Growing up gay in the bush was very confusing. There was no one to turn to - I just bottled it up, became tougher, more rebellious, more rugged; that explains why I was sternly asked by the headmaster to leave Prince Edward High School. When I was 15, my parents took me on holiday to the Seychelles. An Australian submarine, the HMAS Orion, was in port and many of its sailors were staying in our hotel. My hormones were raging and I asked my father if I could join the sailors for a beer. This one guy, with a huge moustache, took me back to the submarine and taught me everything about the birds and the bees - and then some. Two years later, in 1979, when the civil war was at its peak, my father was driving me and my friend James around the farm. Fabergé had just brought out a fragrance called Babe and James and I had a sample from a mag and were smelling it. Next thing John slams on the Merc's brakes, reaches back, grabs the perfume and chucks it out the window yelling, "What the hell's wrong with you? Why don't you smell like a man - like Lifebuoy (an army issue soap)?" And then screams, "And what the f*** did happen that night in the Seychelles?" He'd been brooding on it for two years. It was tough for him.

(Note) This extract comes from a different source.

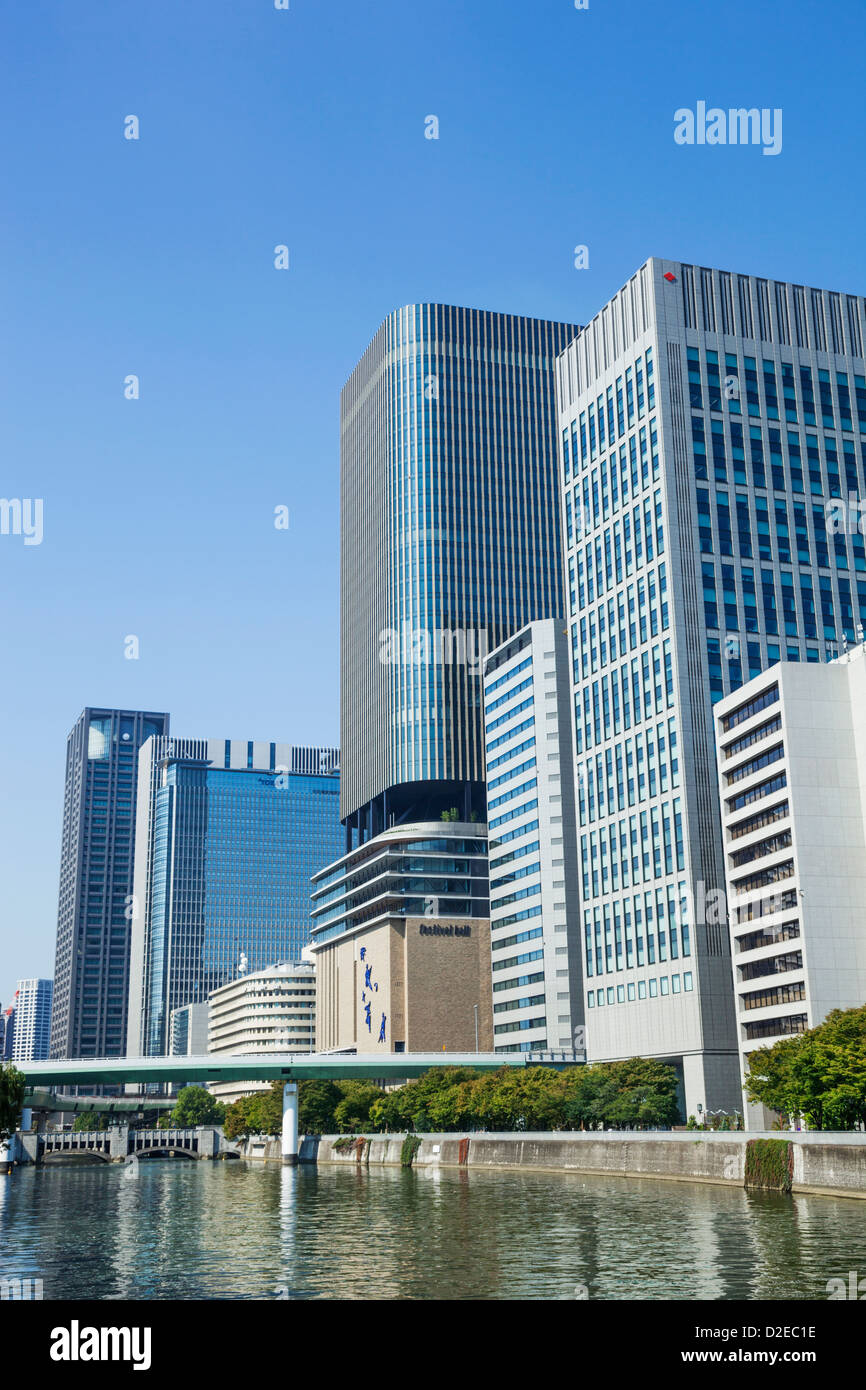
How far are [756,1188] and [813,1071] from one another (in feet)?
30.2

The farm was taken over in 2001. My mum (pretended to be) a witch doctor to try to placate the angry mob that arrived, drums beating. It was scary. A few years ago, when Zimbabwe was going into hyperinflation, I decided to become a Chinese national. I'm actually Chinese. My name is Mr Wu, not Mr Wood! Hong Kong immigration told me I couldn't get a passport because I wasn't Chinese. So racist! You can have ethnic Chinese who are British or Australian, but it doesn't work the other way around. Anyway, I eventually got it but that is another story."